----- SUPPLIED MATERIAL
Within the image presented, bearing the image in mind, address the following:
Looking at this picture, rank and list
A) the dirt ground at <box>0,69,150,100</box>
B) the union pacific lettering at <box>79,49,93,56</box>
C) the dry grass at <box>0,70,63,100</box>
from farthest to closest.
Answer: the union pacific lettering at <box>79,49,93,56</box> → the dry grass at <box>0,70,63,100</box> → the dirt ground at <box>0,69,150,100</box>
----------
• SET PROBLEM
Format every line of the rows above as a Markdown table with two columns, No. and Line, numbering each line and leaving out any blank lines.

• THE REPLY
| No. | Line |
|---|---|
| 1 | Within the image presented, bearing the image in mind, address the following: |
| 2 | Looking at this picture, rank and list |
| 3 | A) the dirt ground at <box>0,69,150,100</box> |
| 4 | B) the union pacific lettering at <box>79,49,93,56</box> |
| 5 | C) the dry grass at <box>0,70,63,100</box> |
| 6 | from farthest to closest. |
| 7 | Answer: the union pacific lettering at <box>79,49,93,56</box> → the dry grass at <box>0,70,63,100</box> → the dirt ground at <box>0,69,150,100</box> |